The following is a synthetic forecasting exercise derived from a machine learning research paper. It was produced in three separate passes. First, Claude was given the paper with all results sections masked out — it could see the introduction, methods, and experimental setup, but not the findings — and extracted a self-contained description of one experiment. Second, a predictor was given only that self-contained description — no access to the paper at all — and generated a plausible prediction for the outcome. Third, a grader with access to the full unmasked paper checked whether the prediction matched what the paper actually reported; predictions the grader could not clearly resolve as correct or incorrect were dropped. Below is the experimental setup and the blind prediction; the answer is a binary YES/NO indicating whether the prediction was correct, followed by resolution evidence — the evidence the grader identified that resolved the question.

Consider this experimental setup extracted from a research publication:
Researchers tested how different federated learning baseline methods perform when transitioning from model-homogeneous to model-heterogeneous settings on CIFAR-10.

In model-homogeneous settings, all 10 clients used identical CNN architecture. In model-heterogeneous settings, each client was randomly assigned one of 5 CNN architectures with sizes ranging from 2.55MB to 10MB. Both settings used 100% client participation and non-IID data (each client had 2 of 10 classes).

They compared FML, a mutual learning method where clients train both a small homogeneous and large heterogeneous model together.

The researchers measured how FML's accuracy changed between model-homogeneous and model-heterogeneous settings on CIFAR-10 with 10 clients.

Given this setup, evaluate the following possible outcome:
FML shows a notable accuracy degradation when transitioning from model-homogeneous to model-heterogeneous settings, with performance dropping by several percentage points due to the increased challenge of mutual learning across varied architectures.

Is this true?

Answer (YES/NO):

--

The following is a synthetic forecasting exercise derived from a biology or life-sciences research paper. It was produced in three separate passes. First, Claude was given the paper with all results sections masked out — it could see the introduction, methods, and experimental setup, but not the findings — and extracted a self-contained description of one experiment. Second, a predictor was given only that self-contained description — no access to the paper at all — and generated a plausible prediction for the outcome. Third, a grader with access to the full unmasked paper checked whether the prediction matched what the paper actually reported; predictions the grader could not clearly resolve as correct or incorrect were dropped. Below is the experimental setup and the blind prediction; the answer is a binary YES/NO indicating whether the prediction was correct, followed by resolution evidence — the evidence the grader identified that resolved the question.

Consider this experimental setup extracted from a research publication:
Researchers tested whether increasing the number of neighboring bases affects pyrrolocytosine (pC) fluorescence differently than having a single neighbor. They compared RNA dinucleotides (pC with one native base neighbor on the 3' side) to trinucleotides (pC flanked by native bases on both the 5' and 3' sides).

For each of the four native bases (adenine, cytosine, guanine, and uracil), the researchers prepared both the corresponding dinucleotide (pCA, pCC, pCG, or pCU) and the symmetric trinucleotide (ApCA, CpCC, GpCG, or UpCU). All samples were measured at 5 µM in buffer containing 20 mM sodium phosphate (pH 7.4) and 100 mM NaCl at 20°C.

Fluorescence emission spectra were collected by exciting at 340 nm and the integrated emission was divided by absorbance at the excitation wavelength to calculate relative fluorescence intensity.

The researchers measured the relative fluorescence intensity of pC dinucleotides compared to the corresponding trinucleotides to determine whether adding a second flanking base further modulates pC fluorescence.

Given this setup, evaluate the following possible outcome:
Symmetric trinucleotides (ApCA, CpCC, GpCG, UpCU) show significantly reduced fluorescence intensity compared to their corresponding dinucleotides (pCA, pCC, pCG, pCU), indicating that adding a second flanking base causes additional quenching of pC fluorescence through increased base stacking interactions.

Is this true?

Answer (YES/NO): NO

* * *

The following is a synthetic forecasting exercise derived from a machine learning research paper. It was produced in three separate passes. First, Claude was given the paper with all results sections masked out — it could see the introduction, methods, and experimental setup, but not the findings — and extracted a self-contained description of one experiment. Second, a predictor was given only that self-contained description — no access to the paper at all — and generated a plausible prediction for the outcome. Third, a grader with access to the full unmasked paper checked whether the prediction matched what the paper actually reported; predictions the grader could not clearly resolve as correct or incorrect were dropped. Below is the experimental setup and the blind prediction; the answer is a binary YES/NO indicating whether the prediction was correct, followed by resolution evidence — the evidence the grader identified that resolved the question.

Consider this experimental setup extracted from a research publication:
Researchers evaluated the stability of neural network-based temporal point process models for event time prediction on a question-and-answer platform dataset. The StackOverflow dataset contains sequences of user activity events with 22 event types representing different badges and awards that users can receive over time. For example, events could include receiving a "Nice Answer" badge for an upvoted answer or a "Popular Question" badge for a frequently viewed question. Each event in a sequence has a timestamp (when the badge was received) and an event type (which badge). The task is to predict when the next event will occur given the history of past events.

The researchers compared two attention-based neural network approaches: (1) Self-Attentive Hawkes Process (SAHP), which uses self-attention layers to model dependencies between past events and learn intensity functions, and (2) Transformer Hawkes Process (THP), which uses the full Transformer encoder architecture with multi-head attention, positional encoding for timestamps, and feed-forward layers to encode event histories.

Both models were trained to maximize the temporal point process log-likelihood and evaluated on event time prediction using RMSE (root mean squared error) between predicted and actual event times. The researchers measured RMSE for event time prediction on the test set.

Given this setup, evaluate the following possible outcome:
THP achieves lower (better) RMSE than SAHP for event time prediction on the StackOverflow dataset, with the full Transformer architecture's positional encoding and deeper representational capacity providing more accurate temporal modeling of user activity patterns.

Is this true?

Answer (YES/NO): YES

What you will do
Look over the data above and show each line that contains "They".

Problem solution
They compared FML, a mutual learning method where clients train both a small homogeneous and large heterogeneous model together.
Researchers tested whether increasing the number of neighboring bases affects pyrrolocytosine (pC) fluorescence differently than having a single neighbor. They compared RNA dinucleotides (pC with one native base neighbor on the 3' side) to trinucleotides (pC flanked by native bases on both the 5' and 3' sides).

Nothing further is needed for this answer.